Research Article: An assessment of direct and indirect costs of dementia in Brazil

Date Published: March 1, 2018

Publisher: Public Library of Science

Author(s): Ceres Ferretti, Flávia M. Sarti, Ricardo Nitrini, Fernando F. Ferreira, Sonia M. D. Brucki, Bruce A. Larson.

http://doi.org/10.1371/journal.pone.0193209

Abstract

To analyze costs associated with dementia based on a cross-sectional study in the Brazilian health system.

Direct and indirect costs were estimated by conducting comprehensive interviews on the use of resources in a sample of 156 patients with dementia treated at an outpatient memory clinic of a tertiary hospital. A regression model was used to determine the main determinants of costs associated with dementia.

Global costs of dementia were US$1,012.35; US$1,683.18 and US$1,372.30 per patient/month for mild, moderate and severe stages, respectively. Indirect costs ranged from US$536.62 to US$545.17 according to severity. Dementia costs were influenced by medication, FAST score, and educational level of caregiver.

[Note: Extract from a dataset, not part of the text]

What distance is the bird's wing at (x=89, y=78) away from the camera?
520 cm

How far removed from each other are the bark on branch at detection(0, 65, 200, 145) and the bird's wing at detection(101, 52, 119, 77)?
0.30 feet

The study represents an original contribution toward establishing direct and indirect costs of dementia in Brazil. Results indicate significant economic impacts, including projection of annual costs of US$16,548.24 per patient.

Partial Text

Recent estimates of the prevalence of dementia and Alzheimer’s disease (AD) have risen dramatically around the world, increasing from 47.47 million individuals in 2015 to a predicted 75.63 million in 2030 and 135.46 million in 2050 [1]. In Latin America (LA) as a whole, the number of patients with dementia was approximately 3 million in 2010, with Brazil accounting for over 1 million cases [2,3]. Evidence shows variations in prevalence according to region of the country, although 12% is the currently accepted rate [4–6].

One hundred and fifty-six interview protocols were performed with informal caregivers of outpatients with dementia, categorized according to severity into mild (n = 61), moderate (n = 74) and severe (n = 21) stages of the disease. Five protocols were excluded: one due to missing information and four to duplicate interviews where, in these cases, only data from the latest interview were considered for the data analysis.

The majority of dementia patients have AD (65%) worldwide [1], where an AD prevalence of 68% was detected in the present study sample recruited from a tertiary outpatient memory clinic in Brazil. Regardless of type of dementia, there are numerous concerns over projections of incidence in UMICs, particularly the ageing process. Life expectancy in Brazil has increased in the last few decades, with future increases in the risk of dementia expected [12].